During a speech at the Economic Club of Toronto, Dion said the previous Liberal government lowered the rate from 28 per cent to 19 per cent.

He went on to slam the Conservative government for its pledge to reduce the rate to 18.5 per cent by 2011.

"What I have said for our economic prosperity, what will be especially important is to have a competitive tax system and to have a way to decrease our corporate tax, deeper than what was planned," Dion said after his speech at a downtown hotel.

The Liberal leader said that reducing the tax will lower the cost of capital for Canadian corporations, allowing for future investments in capital equipment and its workforce.

Canadian companies invest $1,600 per worker less than U.S. firms and $700 per worker less than the Organization for Economic Co-operation and Development average, Dion said during his speech.

The OECD is an international resource for global economic and social data statistics and serves to monitor, analyze and forecast economic developments.

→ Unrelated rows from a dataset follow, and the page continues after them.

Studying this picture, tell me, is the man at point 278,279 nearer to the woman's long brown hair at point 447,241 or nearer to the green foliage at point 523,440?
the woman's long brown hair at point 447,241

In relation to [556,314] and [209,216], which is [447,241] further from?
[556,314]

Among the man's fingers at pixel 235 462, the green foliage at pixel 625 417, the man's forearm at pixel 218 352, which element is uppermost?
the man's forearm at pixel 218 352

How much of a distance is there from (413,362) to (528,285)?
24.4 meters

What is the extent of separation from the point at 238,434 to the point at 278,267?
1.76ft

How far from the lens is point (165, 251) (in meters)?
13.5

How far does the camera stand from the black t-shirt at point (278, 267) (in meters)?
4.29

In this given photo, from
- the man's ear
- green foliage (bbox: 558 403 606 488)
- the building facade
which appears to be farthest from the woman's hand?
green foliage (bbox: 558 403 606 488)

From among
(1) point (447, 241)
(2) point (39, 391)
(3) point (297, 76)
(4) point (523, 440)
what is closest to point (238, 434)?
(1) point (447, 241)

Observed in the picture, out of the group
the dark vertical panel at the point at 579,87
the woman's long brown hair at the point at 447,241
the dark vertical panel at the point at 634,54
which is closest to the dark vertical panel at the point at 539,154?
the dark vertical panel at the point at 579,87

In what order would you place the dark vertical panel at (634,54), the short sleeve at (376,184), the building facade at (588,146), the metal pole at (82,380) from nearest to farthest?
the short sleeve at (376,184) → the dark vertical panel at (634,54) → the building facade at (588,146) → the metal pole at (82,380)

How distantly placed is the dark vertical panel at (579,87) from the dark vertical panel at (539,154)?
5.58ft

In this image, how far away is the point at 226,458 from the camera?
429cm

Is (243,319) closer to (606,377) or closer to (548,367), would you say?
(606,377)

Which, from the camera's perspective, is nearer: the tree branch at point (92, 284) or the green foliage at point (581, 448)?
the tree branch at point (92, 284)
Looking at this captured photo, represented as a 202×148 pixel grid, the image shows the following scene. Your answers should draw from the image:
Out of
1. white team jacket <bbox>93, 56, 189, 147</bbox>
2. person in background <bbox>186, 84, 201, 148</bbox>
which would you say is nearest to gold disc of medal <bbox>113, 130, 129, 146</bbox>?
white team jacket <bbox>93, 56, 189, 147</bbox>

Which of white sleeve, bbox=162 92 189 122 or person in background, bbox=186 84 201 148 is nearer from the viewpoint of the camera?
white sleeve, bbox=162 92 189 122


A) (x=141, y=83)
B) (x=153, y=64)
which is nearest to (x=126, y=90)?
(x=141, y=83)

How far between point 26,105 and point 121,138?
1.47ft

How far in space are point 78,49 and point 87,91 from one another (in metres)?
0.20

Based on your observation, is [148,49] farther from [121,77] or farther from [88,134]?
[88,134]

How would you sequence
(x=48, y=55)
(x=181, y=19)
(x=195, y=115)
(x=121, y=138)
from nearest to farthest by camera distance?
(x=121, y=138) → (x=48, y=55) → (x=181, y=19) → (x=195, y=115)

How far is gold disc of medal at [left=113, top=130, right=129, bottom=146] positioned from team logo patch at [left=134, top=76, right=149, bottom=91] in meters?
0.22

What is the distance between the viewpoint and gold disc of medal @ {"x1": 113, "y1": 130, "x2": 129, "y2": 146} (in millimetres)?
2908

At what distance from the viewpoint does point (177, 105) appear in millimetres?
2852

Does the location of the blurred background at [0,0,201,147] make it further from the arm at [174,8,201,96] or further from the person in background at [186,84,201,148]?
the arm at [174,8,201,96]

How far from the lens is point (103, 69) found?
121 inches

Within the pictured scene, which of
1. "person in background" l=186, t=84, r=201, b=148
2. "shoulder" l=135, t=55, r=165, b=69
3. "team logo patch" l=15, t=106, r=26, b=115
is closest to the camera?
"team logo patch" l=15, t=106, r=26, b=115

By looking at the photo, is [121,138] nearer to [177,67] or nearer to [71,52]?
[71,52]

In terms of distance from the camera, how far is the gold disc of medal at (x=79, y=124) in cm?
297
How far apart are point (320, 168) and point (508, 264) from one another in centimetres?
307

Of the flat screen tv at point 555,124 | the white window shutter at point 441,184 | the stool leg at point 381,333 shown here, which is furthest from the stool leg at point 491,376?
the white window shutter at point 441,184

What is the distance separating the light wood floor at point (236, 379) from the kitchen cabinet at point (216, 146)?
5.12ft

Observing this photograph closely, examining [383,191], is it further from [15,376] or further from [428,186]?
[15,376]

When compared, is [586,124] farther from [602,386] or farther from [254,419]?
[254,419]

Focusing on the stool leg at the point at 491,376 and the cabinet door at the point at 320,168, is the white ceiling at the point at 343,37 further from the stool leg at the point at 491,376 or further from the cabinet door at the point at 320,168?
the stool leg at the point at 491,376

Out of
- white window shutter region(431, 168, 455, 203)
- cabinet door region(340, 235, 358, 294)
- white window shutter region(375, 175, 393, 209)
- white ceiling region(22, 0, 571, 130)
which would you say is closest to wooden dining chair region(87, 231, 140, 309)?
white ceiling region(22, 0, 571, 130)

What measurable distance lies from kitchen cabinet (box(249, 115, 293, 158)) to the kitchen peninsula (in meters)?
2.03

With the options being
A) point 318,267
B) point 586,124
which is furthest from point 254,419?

Dion said the tax cut would also protect Canadian corporations from foreign takeovers and will facilitate foreign investment in the country, diverting dollars away from the U.S. market with a "big hook."

"A key competitive advantage for Canada used to be our weak currency. Now that our dollar is at par, and we have lost this weak currency advantage, a key advantage must be a competitive corporate tax rate," Dion said.

"A lower corporate tax rate is a powerful weapon in the federal government's arsenal to generate more investment, higher living standards and better jobs."

Dion also took the opportunity to reiterate key issues the Liberal Party must see addressed in the Oct. 16 throne speech for it to support the current minority government.

He said an end to Canada's combat mission in Afghanistan in February 2009 is imperative and called for stronger action on climate change and Canadian poverty.

"We will read the throne speech and discuss it between us taking into account only the interests of Canadians," Dion said.

"There is Afghanistan, there is the challenge of the environment and climate change, there is the need to fight poverty in this country and there is the need to have a more competitive Canada at a time when the low currency is not the strategy we will follow anymore."